Copy out all the entries below, word for word.
Content starts
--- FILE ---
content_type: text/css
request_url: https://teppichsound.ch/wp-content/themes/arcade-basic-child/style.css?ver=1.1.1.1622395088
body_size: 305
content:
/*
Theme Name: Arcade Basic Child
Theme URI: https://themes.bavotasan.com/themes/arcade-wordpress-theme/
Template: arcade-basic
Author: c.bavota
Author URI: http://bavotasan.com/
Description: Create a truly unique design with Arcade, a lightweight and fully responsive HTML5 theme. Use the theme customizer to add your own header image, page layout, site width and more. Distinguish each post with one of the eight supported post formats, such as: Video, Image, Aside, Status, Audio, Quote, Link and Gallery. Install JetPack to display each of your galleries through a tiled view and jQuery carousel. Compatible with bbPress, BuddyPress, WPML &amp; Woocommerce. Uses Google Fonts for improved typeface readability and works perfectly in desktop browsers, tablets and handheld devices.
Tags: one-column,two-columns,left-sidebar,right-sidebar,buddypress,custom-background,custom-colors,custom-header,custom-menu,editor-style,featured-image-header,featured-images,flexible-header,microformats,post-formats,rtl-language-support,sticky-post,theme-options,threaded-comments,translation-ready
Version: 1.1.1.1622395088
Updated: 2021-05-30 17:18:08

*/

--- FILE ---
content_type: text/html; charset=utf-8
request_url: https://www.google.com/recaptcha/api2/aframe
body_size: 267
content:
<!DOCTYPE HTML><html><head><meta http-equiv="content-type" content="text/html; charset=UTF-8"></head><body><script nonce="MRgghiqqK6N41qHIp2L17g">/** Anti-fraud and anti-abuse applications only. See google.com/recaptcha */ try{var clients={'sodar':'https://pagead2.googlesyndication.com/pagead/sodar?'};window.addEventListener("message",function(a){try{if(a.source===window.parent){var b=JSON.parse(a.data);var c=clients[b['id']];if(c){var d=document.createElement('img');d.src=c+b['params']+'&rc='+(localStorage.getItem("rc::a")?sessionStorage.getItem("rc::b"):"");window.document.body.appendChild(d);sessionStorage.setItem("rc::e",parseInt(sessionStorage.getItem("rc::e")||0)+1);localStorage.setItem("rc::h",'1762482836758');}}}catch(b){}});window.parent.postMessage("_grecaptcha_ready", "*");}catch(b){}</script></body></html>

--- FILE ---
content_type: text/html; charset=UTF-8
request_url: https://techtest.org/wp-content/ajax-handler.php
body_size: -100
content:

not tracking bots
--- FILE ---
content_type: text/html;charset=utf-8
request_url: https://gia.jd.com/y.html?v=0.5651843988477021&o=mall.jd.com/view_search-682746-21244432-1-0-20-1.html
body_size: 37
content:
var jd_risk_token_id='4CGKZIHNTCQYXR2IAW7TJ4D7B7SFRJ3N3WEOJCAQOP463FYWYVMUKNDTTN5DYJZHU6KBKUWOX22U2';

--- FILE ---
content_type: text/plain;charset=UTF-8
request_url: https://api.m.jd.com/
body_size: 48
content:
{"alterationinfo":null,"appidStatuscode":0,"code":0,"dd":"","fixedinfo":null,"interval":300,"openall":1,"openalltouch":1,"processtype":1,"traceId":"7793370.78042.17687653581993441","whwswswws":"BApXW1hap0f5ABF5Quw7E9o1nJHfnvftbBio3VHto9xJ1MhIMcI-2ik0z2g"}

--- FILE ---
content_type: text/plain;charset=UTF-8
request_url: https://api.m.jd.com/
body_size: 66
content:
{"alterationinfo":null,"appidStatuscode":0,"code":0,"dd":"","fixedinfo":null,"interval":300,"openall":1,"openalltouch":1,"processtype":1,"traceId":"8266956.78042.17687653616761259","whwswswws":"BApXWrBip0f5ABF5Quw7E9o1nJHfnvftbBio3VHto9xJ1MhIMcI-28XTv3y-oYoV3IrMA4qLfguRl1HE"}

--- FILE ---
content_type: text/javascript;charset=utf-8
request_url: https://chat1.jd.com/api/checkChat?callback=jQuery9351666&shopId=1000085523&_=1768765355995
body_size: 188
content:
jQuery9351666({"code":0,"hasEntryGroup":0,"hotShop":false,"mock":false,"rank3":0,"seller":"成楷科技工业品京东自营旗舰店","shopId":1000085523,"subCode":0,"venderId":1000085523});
Content ends
Response to the task |
--- FILE ---
content_type: text/css
request_url: https://teppichsound.ch/wp-content/themes/arcade-basic-child/style.css?ver=1.1.1.1622395088
body_size: 305
content:
/*
Theme Name: Arcade Basic Child
Theme URI: https://themes.bavotasan.com/themes/arcade-wordpress-theme/
Template: arcade-basic
Author: c.bavota
Author URI: http://bavotasan.com/
Description: Create a truly unique design with Arcade, a lightweight and fully responsive HTML5 theme. Use the theme customizer to add your own header image, page layout, site width and more. Distinguish each post with one of the eight supported post formats, such as: Video, Image, Aside, Status, Audio, Quote, Link and Gallery. Install JetPack to display each of your galleries through a tiled view and jQuery carousel. Compatible with bbPress, BuddyPress, WPML &amp; Woocommerce. Uses Google Fonts for improved typeface readability and works perfectly in desktop browsers, tablets and handheld devices.
Tags: one-column,two-columns,left-sidebar,right-sidebar,buddypress,custom-background,custom-colors,custom-header,custom-menu,editor-style,featured-image-header,featured-images,flexible-header,microformats,post-formats,rtl-language-support,sticky-post,theme-options,threaded-comments,translation-ready
Version: 1.1.1.1622395088
Updated: 2021-05-30 17:18:08

*/

--- FILE ---
content_type: text/html; charset=utf-8
request_url: https://www.google.com/recaptcha/api2/aframe
body_size: 267
content:
<!DOCTYPE HTML><html><head><meta http-equiv="content-type" content="text/html; charset=UTF-8"></head><body><script nonce="MRgghiqqK6N41qHIp2L17g">/** Anti-fraud and anti-abuse applications only. See google.com/recaptcha */ try{var clients={'sodar':'https://pagead2.googlesyndication.com/pagead/sodar?'};window.addEventListener("message",function(a){try{if(a.source===window.parent){var b=JSON.parse(a.data);var c=clients[b['id']];if(c){var d=document.createElement('img');d.src=c+b['params']+'&rc='+(localStorage.getItem("rc::a")?sessionStorage.getItem("rc::b"):"");window.document.body.appendChild(d);sessionStorage.setItem("rc::e",parseInt(sessionStorage.getItem("rc::e")||0)+1);localStorage.setItem("rc::h",'1762482836758');}}}catch(b){}});window.parent.postMessage("_grecaptcha_ready", "*");}catch(b){}</script></body></html>

--- FILE ---
content_type: text/html; charset=UTF-8
request_url: https://techtest.org/wp-content/ajax-handler.php
body_size: -100
content:

not tracking bots
--- FILE ---
content_type: text/html;charset=utf-8
request_url: https://gia.jd.com/y.html?v=0.5651843988477021&o=mall.jd.com/view_search-682746-21244432-1-0-20-1.html
body_size: 37
content:
var jd_risk_token_id='4CGKZIHNTCQYXR2IAW7TJ4D7B7SFRJ3N3WEOJCAQOP463FYWYVMUKNDTTN5DYJZHU6KBKUWOX22U2';

--- FILE ---
content_type: text/plain;charset=UTF-8
request_url: https://api.m.jd.com/
body_size: 48
content:
{"alterationinfo":null,"appidStatuscode":0,"code":0,"dd":"","fixedinfo":null,"interval":300,"openall":1,"openalltouch":1,"processtype":1,"traceId":"7793370.78042.17687653581993441","whwswswws":"BApXW1hap0f5ABF5Quw7E9o1nJHfnvftbBio3VHto9xJ1MhIMcI-2ik0z2g"}

--- FILE ---
content_type: text/plain;charset=UTF-8
request_url: https://api.m.jd.com/
body_size: 66
content:
{"alterationinfo":null,"appidStatuscode":0,"code":0,"dd":"","fixedinfo":null,"interval":300,"openall":1,"openalltouch":1,"processtype":1,"traceId":"8266956.78042.17687653616761259","whwswswws":"BApXWrBip0f5ABF5Quw7E9o1nJHfnvftbBio3VHto9xJ1MhIMcI-28XTv3y-oYoV3IrMA4qLfguRl1HE"}

--- FILE ---
content_type: text/javascript;charset=utf-8
request_url: https://chat1.jd.com/api/checkChat?callback=jQuery9351666&shopId=1000085523&_=1768765355995
body_size: 188
content:
jQuery9351666({"code":0,"hasEntryGroup":0,"hotShop":false,"mock":false,"rank3":0,"seller":"成楷科技工业品京东自营旗舰店","shopId":1000085523,"subCode":0,"venderId":1000085523});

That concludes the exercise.